Treasury yields fell precipitously after the auction, with benchmark 10-year Treasury note yields hitting their lowest since December 14 and 30-year bond yields touching their lowest since December 8. An earlier 2.5-percent drop in US pending home sales had set the table for yields to move lower, analysts said. "We started off with pending home sales being kind of squishy, weak ... the effect was to start to cap the selloff in Treasuries," said Aaron Kohli, interest rate strategist at BMO Capital Markets. "It culminated with the buying at the auction, which then drove yields much, much lower."
The strong appetite for 5-year Treasuries at the auction was likely the catalyst for investor short covering, Kohli said, with 5-year notes having taken the brunt of the selloff in Treasuries that has unraveled since the election of Donald Trump as US president. "The market is being a bit too optimistic in terms of what can actually happen next year, and as a result has pushed up Treasury yields too much," Kohli said.

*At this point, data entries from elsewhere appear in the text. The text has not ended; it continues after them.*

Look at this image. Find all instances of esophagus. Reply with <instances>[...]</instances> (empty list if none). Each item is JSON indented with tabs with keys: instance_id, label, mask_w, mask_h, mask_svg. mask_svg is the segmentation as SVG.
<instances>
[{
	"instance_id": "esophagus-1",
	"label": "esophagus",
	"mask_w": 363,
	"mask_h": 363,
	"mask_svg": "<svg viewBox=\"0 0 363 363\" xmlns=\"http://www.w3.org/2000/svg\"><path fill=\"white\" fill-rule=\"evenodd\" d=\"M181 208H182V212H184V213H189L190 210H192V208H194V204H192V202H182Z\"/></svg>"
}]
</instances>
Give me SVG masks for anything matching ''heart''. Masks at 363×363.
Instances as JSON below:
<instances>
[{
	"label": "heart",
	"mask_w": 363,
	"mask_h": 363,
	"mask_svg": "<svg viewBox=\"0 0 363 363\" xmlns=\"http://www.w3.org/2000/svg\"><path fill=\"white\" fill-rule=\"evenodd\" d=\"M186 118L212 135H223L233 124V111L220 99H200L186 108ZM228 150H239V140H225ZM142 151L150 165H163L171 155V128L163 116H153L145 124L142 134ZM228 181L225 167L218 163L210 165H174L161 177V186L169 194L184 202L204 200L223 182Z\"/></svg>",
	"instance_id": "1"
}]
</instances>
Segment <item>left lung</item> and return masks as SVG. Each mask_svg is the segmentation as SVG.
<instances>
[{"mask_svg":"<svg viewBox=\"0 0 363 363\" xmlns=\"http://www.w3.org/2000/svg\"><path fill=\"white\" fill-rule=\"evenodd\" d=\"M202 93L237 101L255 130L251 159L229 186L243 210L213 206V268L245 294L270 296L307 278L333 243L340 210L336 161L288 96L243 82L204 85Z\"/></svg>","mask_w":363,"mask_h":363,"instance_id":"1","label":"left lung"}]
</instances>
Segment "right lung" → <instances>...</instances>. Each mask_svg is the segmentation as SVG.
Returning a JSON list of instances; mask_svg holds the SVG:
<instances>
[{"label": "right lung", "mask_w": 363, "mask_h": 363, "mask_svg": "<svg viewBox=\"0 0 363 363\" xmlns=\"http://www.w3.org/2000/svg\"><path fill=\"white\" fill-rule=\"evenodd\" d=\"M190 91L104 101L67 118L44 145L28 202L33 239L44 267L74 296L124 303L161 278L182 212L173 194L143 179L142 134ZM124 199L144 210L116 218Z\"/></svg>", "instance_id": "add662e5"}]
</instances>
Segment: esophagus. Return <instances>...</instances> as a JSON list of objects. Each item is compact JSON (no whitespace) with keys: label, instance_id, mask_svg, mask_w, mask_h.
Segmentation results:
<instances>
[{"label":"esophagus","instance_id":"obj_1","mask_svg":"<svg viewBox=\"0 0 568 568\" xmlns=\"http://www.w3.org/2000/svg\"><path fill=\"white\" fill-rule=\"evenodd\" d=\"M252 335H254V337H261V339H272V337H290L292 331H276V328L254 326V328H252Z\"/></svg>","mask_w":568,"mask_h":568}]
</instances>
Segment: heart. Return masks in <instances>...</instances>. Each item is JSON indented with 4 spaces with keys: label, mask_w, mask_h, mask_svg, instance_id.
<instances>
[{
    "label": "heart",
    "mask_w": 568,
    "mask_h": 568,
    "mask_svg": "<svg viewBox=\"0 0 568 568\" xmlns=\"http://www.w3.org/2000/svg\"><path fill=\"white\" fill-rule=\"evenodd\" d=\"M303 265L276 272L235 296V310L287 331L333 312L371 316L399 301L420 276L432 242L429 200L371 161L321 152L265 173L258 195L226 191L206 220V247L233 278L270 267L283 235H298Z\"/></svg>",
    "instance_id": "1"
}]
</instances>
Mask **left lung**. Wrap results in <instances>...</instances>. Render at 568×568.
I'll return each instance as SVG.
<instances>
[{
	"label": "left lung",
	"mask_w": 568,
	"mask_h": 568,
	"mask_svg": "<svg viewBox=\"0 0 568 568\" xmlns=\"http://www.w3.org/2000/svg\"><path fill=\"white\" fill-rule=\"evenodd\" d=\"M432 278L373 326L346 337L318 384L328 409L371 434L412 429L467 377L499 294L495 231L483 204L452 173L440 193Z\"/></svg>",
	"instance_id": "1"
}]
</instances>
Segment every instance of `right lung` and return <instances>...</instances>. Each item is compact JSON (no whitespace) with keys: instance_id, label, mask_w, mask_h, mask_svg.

When investors sell Treasuries it lowers prices, which move inversely to yields. The 10-year note was last up 14/32 in price to yield 2.51 percent. The 30-year yield was up 30/32 in price to yield 3.09 percent. Prior to the selloff, worries in Europe about rescue plans for shaky Italian banks had driven the gap between benchmark US 10-year notes and their German counterparts to the widest level on record.
The selloff in Treasuries tightened the yield spread, which had risen as investors bought safe-haven German Bunds in the first trading day there since the Christmas break. That pushed the gap between US and German 10-year paper to a record wide 237 basis points as German 10-year yields fell to their lowest since November 9.